* **Short exercise**
Copy the rows below, swapping "concrete staircase" for "stone staircase" and leaving everything else unchanged. Leave out the pictures.

-------- Extracted records

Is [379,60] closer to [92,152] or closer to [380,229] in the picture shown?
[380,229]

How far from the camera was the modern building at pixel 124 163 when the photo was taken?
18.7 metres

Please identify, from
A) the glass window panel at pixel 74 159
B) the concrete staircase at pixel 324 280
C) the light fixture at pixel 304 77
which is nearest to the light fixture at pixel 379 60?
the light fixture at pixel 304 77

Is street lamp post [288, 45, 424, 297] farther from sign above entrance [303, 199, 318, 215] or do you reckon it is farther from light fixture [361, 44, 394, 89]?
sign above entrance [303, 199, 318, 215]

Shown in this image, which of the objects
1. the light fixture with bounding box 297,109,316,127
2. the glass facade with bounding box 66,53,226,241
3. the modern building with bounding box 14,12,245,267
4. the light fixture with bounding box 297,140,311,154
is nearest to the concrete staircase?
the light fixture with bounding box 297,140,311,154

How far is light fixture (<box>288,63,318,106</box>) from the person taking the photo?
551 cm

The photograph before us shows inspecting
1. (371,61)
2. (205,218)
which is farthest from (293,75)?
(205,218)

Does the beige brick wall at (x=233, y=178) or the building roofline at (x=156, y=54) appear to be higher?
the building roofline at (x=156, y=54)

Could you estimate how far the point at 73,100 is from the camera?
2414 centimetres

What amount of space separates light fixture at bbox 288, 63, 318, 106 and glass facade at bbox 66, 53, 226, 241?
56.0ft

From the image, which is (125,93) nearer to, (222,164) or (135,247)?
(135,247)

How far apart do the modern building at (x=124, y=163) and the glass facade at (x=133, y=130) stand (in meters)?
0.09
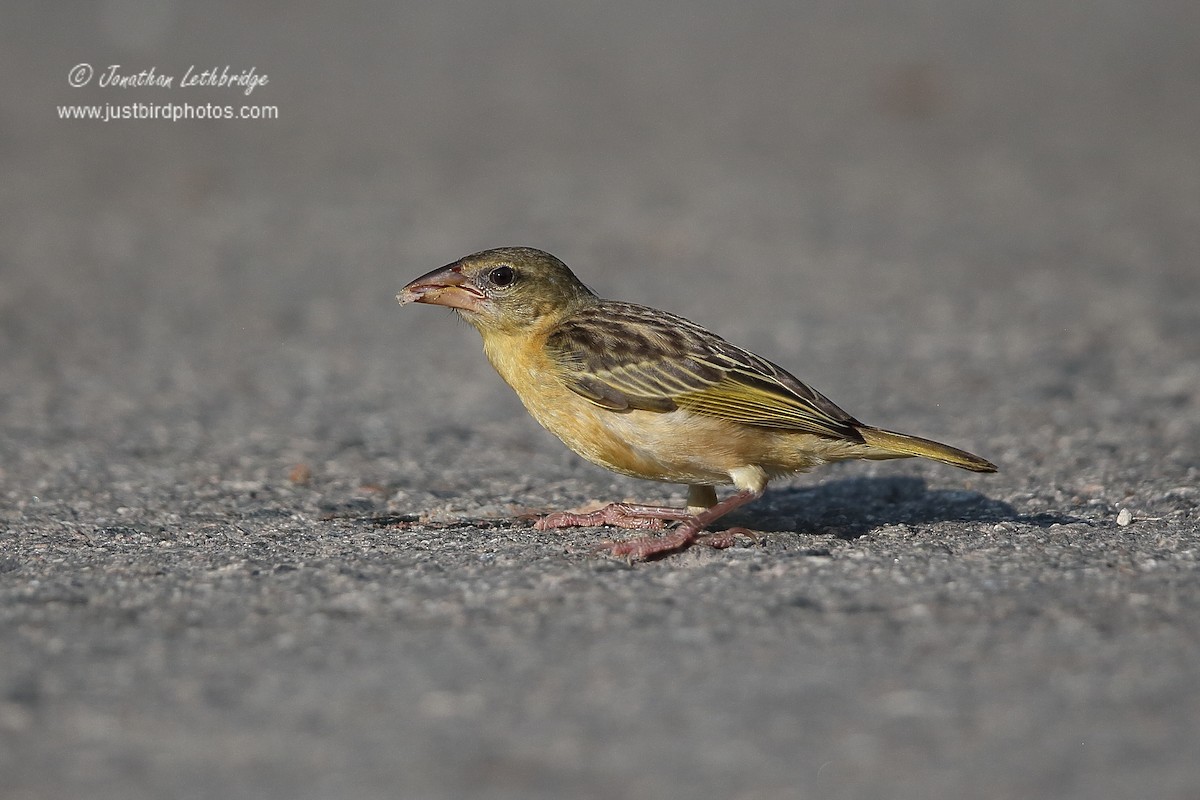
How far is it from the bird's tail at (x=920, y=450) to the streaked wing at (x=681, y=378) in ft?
0.37

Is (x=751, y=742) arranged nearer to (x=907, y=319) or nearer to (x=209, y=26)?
(x=907, y=319)

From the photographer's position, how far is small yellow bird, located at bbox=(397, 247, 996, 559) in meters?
6.27

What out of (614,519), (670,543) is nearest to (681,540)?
(670,543)

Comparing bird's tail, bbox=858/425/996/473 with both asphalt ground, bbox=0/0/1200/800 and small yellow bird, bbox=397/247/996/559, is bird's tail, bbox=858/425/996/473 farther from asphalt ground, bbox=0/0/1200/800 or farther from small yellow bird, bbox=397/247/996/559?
asphalt ground, bbox=0/0/1200/800

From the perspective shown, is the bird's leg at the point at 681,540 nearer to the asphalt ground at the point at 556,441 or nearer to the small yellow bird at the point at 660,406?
the small yellow bird at the point at 660,406

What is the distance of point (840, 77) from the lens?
2167cm

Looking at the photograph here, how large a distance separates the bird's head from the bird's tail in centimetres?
166

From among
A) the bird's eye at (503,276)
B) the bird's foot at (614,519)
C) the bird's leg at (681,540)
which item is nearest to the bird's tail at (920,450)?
the bird's leg at (681,540)

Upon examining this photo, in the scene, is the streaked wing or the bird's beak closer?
the streaked wing

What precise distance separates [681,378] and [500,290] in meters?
1.05

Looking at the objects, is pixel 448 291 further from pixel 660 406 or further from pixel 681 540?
pixel 681 540

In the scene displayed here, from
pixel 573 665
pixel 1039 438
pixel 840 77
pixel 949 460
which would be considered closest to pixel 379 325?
pixel 1039 438

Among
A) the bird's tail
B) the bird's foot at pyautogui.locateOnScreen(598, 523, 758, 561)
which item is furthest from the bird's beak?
the bird's tail

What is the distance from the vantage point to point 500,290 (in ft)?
22.4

----------------

* **Answer below**
Is [379,60] closer to [92,152] or closer to [380,229] in the picture shown?
[380,229]

How far from the camera was the modern building at pixel 124 163 when the photo was taken?
18.7 metres

Please identify, from
A) the glass window panel at pixel 74 159
B) the stone staircase at pixel 324 280
C) the light fixture at pixel 304 77
which is nearest to the light fixture at pixel 379 60?
the light fixture at pixel 304 77

Is street lamp post [288, 45, 424, 297] farther from sign above entrance [303, 199, 318, 215] or do you reckon it is farther from light fixture [361, 44, 394, 89]?
sign above entrance [303, 199, 318, 215]

Shown in this image, which of the objects
1. the light fixture with bounding box 297,109,316,127
2. the glass facade with bounding box 66,53,226,241
3. the modern building with bounding box 14,12,245,267
4. the light fixture with bounding box 297,140,311,154
is nearest to the stone staircase?
the light fixture with bounding box 297,140,311,154

How far is light fixture (<box>288,63,318,106</box>) from the person taking the photo?
551 cm

The photograph before us shows inspecting
1. (371,61)
2. (205,218)
which is farthest from (293,75)?
(205,218)

Does the beige brick wall at (x=233, y=178) or the building roofline at (x=156, y=54) appear to be higher?
the building roofline at (x=156, y=54)

Could you estimate how far the point at 73,100 is from the camera?
2414 centimetres

What amount of space separates light fixture at bbox 288, 63, 318, 106 and glass facade at bbox 66, 53, 226, 241?
56.0ft

From the image, which is (125,93) nearer to, (222,164) or (135,247)?
(135,247)

How far apart do the modern building at (x=124, y=163) and the glass facade at (x=133, y=130) stand (in meters)?
0.09
How far is it from the bird's tail at (x=920, y=450) to the streaked wing at (x=681, y=378) in ft?
0.37

Is (x=751, y=742) arranged nearer to (x=907, y=319) or nearer to (x=209, y=26)?
(x=907, y=319)

From the photographer's position, how far is small yellow bird, located at bbox=(397, 247, 996, 559) in meters?
6.27

What out of (614,519), (670,543) is nearest to (681,540)?
(670,543)

Comparing bird's tail, bbox=858/425/996/473 with both asphalt ground, bbox=0/0/1200/800 and small yellow bird, bbox=397/247/996/559, is bird's tail, bbox=858/425/996/473 farther from asphalt ground, bbox=0/0/1200/800 or farther from small yellow bird, bbox=397/247/996/559?
asphalt ground, bbox=0/0/1200/800

From the perspective shown, is the bird's leg at the point at 681,540 nearer to the asphalt ground at the point at 556,441 or nearer to the small yellow bird at the point at 660,406?
the small yellow bird at the point at 660,406

What is the distance of point (840, 77) from the lens?
2167cm

Looking at the photograph here, how large a distance separates the bird's head from the bird's tail in centimetres?
166

From among
A) the bird's eye at (503,276)
B) the bird's foot at (614,519)
C) the bird's leg at (681,540)
which item is nearest to the bird's tail at (920,450)?
the bird's leg at (681,540)

Upon examining this photo, in the scene, is the streaked wing or the bird's beak closer?
the streaked wing

What precise distance separates [681,378] and [500,290] in meters?
1.05

Looking at the objects, is pixel 448 291 further from pixel 660 406 or further from pixel 681 540?
pixel 681 540

In the scene displayed here, from
pixel 573 665
pixel 1039 438
pixel 840 77
pixel 949 460
which would be considered closest to pixel 379 325?
pixel 1039 438

Among
A) the bird's tail
B) the bird's foot at pyautogui.locateOnScreen(598, 523, 758, 561)
which item is furthest from the bird's beak?
the bird's tail

What is the distance from the vantage point to point 500,290 (in ft)?
22.4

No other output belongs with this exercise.